Registrato presso il Sonoria Studio Recording, il disco si apre con «Grafting», che in italiano significa innesto, un post-bop muscolare, per l’appunto, con innesti funkfied che sviluppa immediatamente una dimensione urbana fatta di scenari mutevoli tracciati dall’alternanza dei tre strumenti e dalla loro interazione. «Arvo» si basa su un costrutto più sospeso ed introspettivo, adatto a un intricato plot narrativo di tipo cinematografico. «Via Aurora» procede a volte per vie traverse, guardando in molte direzioni, proiettandosi su mood cangianti e spigolosi, dove i tre strumenti sembrano a volte allontanarsi, altre volte sostenersi. La title-track, «Keep Straight On», che in italiano vuol dire «Prosegui dritto», punta su un struttura lineare a base di hard-swing, caratterizzata da una melodia dall’humus inquieto, dove il pianoforte sembra zampillare, sollevandosi come le onde di un mare in tempesta con la complicità della retroguardia ritmica. «Alessia» è un breve interludio, quasi una camera di decompressione propedeutica a ricaricare le pile, al fine di gettarsi a capo fitto sul classico ornettiano, «Humpthy Dumpthy», quasi reinventato e collocato in una dimensione vagamente fusion. «Toy» è un giocattolo a carica manuale con un effluvio pianistico che unisce tempi e modi diversi a metà strada tra Errol Garner e Cecil Taylor, tra risonanze e dissonanze, ma forse è solo suggestione. «Without Nomination» segue le medesime coordinate, imponendo uno stato d’animo a tratti più rabbioso, dove il pianoforte fa emergere tutto il suo sturm und drang, mentre dal canto loro basso e batteria non fanno sconti neppure ai clienti affezionati.

«Summertime» viene riportata a nuova vita e trasformata in una ballata fusion, notturna, felpata e ricca di elementi soulful, dove l’habitat sonoro ricreato appare avvolto da un senso di mistero e d’inquietudine. «Amandine» è una vetrina perfetta per il pianoforte di Elio Amato che corre su e giù per la tastiera come un cavallo in una prateria, incalzato dai fratelli che mantengono ininterrotta la galoppata, dall’inizio alla fine.
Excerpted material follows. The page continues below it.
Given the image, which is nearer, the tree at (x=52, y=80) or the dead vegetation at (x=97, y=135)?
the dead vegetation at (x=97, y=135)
L’escursione continua con «Belli, ma ribelli», basato su un impianto sonoro coriaceo e spigoloso, srotolato quasi in forma libera e non condizionata come un tema a piacere. «Isotta» ha i tratti somatici di uno swing in overclocking, fortificato da un piano martellato e quasi honky-tonk, il quale, in seconda battuta, si inabissa in una dimensione ricca di cambi di passo, a volte in barba alle prevedibilità (o banalità) armonica. «Fraternidade» gioca sulla perfetta sinergia dei tre strumentisti per tracciare i contorni un post bop inarrestabile e senza aria ferma, fitto di anfratti sonori e dissonanze a controllo numerico. «Armonie di Saturno», sintetizzato in poco più di un minuto, è un tema astrale ed onirico, quasi un involucro traspirante intorno a tutto il costrutto sonoro precedente. «Keep Straight On» non un disco di facile impatto per neofiti, è un un’esplorazione complessa ed articolata, lontana dal manierismo ruffiano e piacione, soprattutto lascia poco spazio alle smancerie romantiche e sentimentaloidi o alle purghe ambient di tipo germanico-scandinavo: è muscolare e potente, ma soprattutto è uno di quei dischi a cui possiamo associare la parola jazz nella accezione più letterale del termine, senza che nessuno potrà mai smentirci.